Title: Archean Turbidite Basin, Northwestern Ontario: ABSTRACT

Author(s): Roger G. Walker, F. J. Pettijohn

Article Type: Meeting abstract

Abstract:

The importance of the study of Archean sedimentary sequences in unraveling the early history of the earth and continental development is self-evident. To this end we made a detailed stratigraphic and sedimentologic analysis of an Archean basin typical of the many found in the Slave and Superior provinces of the Canadian shield. The sedimentary sequence chosen, probably between 5,000 and 10,000 ft thick, is exposed on the shores of East Bay of Minnitaki Lake in northwestern Ontario. The lower 4,400 ft was studied in detail.

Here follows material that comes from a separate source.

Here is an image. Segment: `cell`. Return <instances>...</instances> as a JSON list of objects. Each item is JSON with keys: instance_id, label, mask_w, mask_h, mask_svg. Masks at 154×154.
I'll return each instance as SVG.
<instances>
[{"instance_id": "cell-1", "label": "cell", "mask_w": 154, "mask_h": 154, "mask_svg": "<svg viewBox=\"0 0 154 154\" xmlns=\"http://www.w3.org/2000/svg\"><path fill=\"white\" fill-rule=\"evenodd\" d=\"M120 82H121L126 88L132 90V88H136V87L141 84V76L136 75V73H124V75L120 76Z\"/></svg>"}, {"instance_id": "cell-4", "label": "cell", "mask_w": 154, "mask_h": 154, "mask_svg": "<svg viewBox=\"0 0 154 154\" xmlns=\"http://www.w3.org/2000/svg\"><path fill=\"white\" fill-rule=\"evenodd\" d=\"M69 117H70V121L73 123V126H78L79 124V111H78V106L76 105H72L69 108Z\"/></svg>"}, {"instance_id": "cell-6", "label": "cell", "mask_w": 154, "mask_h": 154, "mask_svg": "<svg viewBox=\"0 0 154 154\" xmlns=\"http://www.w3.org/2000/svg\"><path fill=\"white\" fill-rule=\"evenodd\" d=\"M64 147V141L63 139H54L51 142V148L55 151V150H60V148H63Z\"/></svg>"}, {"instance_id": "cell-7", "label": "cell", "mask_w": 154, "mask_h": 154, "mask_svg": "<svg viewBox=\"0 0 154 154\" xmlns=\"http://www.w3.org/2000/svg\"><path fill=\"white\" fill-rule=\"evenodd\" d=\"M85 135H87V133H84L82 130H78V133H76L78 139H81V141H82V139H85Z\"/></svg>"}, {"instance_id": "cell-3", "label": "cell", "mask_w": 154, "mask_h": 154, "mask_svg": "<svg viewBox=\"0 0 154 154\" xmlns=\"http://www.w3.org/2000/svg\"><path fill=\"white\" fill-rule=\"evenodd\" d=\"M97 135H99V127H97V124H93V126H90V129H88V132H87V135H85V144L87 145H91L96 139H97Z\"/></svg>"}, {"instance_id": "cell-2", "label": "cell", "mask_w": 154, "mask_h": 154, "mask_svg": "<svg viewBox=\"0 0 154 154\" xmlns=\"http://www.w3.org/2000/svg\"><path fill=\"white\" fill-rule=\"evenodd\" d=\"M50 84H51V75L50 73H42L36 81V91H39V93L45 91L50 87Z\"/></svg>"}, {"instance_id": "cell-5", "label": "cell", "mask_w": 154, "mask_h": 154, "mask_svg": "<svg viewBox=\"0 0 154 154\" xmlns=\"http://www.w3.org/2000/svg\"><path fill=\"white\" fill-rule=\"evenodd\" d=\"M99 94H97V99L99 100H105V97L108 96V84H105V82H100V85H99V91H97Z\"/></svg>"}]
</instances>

The entire section consists of turbidites, the indigenous sediment being fine mudstone and siltstone commonly forming graded couplets 1 or 2 cm thick with distal aspect. Interbedded with this predominantly pelitic facies are proximal facies. These consist of coarse, graded graywacke and, in places, graded conglomerate, the latter with cobbles up to 40 cm in diameter. The conglomerate near the base of the section consists of quartz-porphyry debris with numerous large sedimentary intraclasts; that near the middle of the section is of "granitic" provenance and contains cobbles of "granitic" aspect.

The study demonstrates the dominant role of turbidity currents in the deposition of Archean sediments--even of coarse conglomerates--and establishes the non-volcanic origin of these sediments and a sialic plutonic source for most of the basin fill. The strata are not intra-volcanic but are, instead, a true epiclastic sequence deposited in a turbidite basin--perhaps similar to the younger turbidite basins of southern California.